Authors: Keith Donohue
Tags: #Literature & Fiction, #Genre Fiction, #Historical, #Metaphysical, #Literary, #United States, #Contemporary Fiction, #Historical Fiction, #Mystery; Thriller & Suspense, #Literary Fiction
“Are you deliberately avoiding me?” I asked.
He rolled his eyes and suddenly stopped to focus on a spot directly above my head. “Not to change the subject,” he said, “but do you have a small electrical fan built in to this room, of the kind designed to exhaust fumes and circulate the air?”
Petulant, I answered, “Yes. A ceiling fan.”
“Ordinarily, is it black and made of cast iron?”
I looked up. Where the ceiling fan had always been, a much larger black disk appeared to be working its way through the plaster. Instead of the usual hum of the fan, the surface began to groan and splinter.
“Would you kindly,” the old man asked, “take two steps either to your right or to your left?”
The object above expanded in size and circumference, and from the twelve o’clock position a handle emerged just as the frying pan loosened from its moorings and fell, crashing to the floor with a bang, cracking the tiles, and clattering as it bounced until it settled on a spot. The skillet, large as a hubcap and blackened with the seasonings of thousands of meals, was solid and heavy, and had I not moved, the weight might have fractured my skull or broken my neck. The old man reached out with a bare foot to assess its density, but he could not budge the cast iron so much as a millimeter.
From the direction of my bedroom, an angry voice roared some unintelligible curse, a door flew open, and someone stomped into the hallway. She arrived in a fury, gaped at the pan-shaped hole in the
ceiling and then at the skillet on the tiles, and spewed another torrent of gibberish, which sounded like swearing in the French language or some personal patois spiced with Spanish and English. Her dark brown eyes fixed upon me, and I could see the anger flare and then recede. Acknowledging the absurdity of the moment, she began to laugh in a tone rich as coffee sweetened with sugarcane.
She was a beautiful young woman of African descent, her skin shaded to rich brown, and tall and slender limbed. Like the others she wore an elegant dress, hers a royal purple wrap trimmed with a trail of golden lionesses at the collar, sleeves, and hem. Rings of gold decorated the fingers on both hands, as well as the second toe of her left foot. A thick golden chain encircled her ankle, and enormous gold hoop earrings, round as saucers, hung to her shoulders. Hiding her hair, a cloth not unlike a turban was knotted at the base of her skull.
“J’arrive trop tard,”
she said.
“Il n’a pas reçu la casserole sur la tête. Merde.”
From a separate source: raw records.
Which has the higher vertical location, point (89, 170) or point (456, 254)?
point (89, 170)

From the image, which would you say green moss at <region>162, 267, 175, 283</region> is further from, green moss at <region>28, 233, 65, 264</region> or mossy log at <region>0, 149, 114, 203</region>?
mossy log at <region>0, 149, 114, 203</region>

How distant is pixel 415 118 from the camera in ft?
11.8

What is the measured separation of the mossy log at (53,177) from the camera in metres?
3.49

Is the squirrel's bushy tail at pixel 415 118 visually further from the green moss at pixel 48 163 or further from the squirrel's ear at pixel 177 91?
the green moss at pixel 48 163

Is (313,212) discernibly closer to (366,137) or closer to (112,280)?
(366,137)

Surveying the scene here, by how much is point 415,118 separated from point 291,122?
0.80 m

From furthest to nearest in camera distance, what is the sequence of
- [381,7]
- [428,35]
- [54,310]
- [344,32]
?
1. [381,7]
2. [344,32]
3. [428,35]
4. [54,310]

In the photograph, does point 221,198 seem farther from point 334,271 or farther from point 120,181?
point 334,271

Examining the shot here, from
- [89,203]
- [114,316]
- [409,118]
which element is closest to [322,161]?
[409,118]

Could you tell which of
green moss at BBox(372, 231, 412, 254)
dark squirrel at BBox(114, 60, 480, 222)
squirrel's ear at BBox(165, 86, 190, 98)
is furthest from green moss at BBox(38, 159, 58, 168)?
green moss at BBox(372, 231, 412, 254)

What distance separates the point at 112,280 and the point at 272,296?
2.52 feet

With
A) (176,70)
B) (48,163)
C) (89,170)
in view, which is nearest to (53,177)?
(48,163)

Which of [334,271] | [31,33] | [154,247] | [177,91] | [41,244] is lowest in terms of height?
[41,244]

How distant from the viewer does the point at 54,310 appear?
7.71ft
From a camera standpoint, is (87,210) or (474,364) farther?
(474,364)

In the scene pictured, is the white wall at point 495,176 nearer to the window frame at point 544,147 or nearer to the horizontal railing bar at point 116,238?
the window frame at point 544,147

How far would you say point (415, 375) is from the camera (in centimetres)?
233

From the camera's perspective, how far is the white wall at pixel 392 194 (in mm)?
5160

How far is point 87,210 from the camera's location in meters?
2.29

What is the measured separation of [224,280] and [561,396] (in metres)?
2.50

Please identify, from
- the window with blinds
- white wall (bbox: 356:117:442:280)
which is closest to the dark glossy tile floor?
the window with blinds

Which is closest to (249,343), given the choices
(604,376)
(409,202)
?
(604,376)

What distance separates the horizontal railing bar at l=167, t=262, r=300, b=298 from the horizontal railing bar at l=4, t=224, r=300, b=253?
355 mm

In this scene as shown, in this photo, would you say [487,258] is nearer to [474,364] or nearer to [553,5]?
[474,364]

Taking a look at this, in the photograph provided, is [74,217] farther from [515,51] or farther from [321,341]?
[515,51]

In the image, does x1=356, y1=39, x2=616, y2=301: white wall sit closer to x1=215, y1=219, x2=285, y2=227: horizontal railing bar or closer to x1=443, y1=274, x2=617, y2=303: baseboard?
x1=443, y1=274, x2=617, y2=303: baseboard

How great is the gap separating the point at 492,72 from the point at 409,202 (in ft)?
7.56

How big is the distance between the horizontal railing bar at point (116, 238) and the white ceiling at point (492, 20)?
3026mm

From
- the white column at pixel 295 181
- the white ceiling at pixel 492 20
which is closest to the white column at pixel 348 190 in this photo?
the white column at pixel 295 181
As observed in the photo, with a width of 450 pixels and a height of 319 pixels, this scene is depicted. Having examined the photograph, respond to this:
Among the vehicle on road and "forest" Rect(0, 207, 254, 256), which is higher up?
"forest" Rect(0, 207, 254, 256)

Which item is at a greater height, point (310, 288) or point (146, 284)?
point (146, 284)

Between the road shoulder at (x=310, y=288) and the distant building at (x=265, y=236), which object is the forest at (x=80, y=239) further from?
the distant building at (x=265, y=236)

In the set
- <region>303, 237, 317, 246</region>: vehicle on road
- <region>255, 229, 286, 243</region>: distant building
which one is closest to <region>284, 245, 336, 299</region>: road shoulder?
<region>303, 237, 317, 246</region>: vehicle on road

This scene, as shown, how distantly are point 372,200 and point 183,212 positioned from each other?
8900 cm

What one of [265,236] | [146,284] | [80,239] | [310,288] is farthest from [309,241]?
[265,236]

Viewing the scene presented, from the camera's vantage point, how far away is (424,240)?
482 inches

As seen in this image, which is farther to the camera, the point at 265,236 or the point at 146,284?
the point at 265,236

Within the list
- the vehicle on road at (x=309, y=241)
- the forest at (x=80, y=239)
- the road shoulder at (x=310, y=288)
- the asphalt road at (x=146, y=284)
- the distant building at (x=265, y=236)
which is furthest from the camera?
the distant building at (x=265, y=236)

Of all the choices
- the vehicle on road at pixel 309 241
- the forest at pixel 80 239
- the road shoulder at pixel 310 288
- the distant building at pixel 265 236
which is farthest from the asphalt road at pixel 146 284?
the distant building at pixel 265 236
“Ah, you are French,” the old man said, and then seeing the confusion on my face, he asked,
“Parlez-vous anglais?”
“Speak French to me. It is the universal language.”
The old man chuckled softly to himself. “Once upon a time,” he said, “but now you are in modern America.
Ce fou-là ne sait rien du français
.”
Clearly exasperated by his reply, she said nothing, but simply undid the clasp of her gown and let it fall to the floor. Naked and unashamed, she closed her eyes and reached back to untie the knot of her headdress, and as she lifted the cloth, a torrent of black ink washed down her face and covered her body like a waterfall. When the last drop dripped into the dress at her feet, a pattern remained behind on every inch of her skin. “Don’t be suddenly modest,” she said in halting English. “Come closer and have a look. Don’t tell me you have forgotten your Marie.”
Written on the surface of her body were thousands of words in a small and spidery hand. I studied the sentence running along her
collarbone before surrendering to my ignorance. “I’m sorry, but I don’t know how to read French.”
“I do!” the old man shouted, rubbing his hands gleefully. He approached and stood in front of her, his nose inches from her forehead, already inspecting the beginning of the story stamped there. “I will translate for you,” he told me, and then he kissed the first phrase inked on her skin and exclaimed,
“Avec plaisir!”
H
e began in French. “
Il était une fois
… Are we to have a fairy tale?”
“No,” she shook her head. “This is a true story. Every word.”
From the breast pocket of his robe, the old man retrieved a pair of wire-rimmed spectacles and perched them on his nose and, peering through the lenses, he leaned in closely, inches from her skin, and translated as he read.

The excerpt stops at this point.